__Problem__
Report every line in the records below that contains the word "pixel", copying each such line in full.

__Records provided__
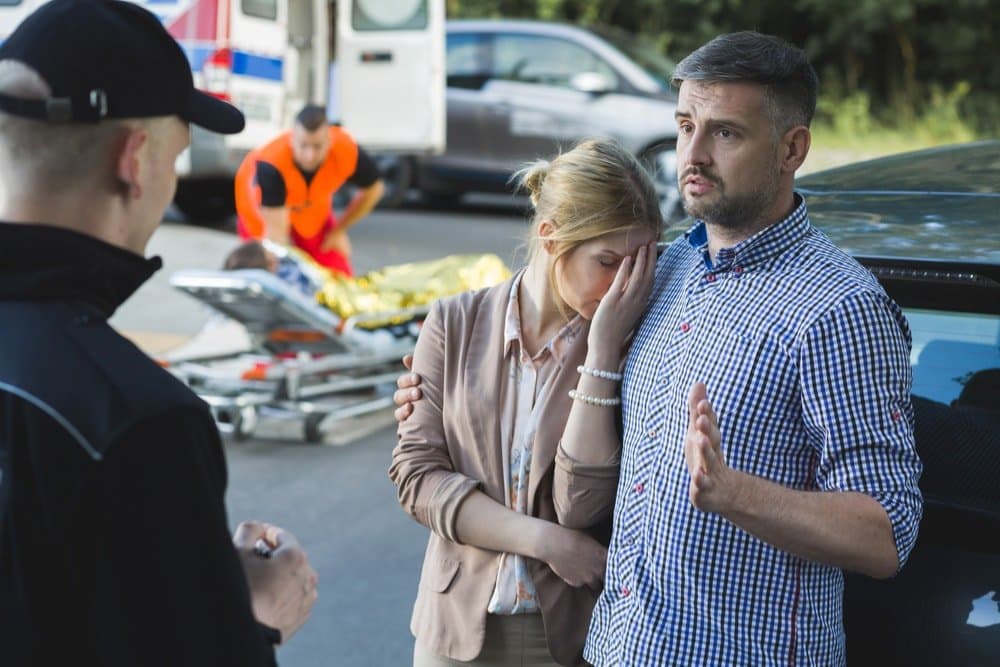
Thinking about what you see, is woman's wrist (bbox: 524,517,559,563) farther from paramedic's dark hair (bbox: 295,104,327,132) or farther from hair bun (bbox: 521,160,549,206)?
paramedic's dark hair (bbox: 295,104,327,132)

---

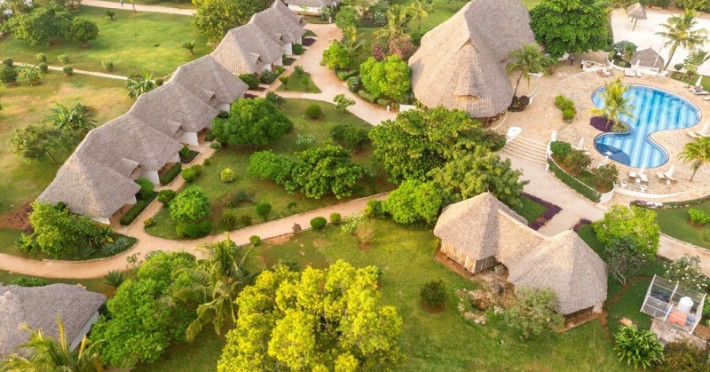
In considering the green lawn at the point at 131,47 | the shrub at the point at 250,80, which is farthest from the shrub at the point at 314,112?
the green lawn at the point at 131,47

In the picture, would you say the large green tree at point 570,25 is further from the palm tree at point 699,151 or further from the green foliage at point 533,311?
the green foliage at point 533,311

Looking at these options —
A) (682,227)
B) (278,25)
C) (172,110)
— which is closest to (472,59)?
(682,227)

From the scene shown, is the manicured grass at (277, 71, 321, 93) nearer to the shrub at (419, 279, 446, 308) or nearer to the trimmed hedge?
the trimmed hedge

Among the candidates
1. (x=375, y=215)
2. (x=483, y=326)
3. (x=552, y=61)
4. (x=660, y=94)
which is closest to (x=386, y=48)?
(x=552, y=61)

* * *

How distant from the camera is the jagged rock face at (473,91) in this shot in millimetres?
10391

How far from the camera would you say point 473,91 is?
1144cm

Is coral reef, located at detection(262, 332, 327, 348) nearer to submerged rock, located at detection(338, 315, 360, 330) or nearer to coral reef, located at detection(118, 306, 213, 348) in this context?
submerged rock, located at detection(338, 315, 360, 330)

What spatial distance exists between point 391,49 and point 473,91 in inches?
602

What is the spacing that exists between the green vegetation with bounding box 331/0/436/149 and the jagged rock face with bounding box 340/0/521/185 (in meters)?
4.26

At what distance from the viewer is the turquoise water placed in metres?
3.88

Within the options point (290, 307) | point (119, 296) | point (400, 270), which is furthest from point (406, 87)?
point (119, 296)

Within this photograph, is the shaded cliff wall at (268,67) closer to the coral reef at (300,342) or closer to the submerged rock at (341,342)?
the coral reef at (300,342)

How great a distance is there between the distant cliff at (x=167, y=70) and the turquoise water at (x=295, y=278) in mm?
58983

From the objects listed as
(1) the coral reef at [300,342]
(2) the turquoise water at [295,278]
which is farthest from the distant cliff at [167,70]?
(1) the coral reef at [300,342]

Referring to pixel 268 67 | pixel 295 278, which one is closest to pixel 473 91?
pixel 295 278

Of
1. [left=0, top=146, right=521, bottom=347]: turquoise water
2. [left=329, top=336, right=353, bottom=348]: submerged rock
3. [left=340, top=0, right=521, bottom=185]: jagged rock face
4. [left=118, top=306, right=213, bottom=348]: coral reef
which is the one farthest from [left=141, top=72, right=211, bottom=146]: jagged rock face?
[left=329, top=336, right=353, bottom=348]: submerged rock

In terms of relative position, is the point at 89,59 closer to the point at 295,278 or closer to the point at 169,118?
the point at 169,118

__Solution for this task__
Referring to pixel 268 67 | pixel 295 278, which one is closest to pixel 473 91?
pixel 295 278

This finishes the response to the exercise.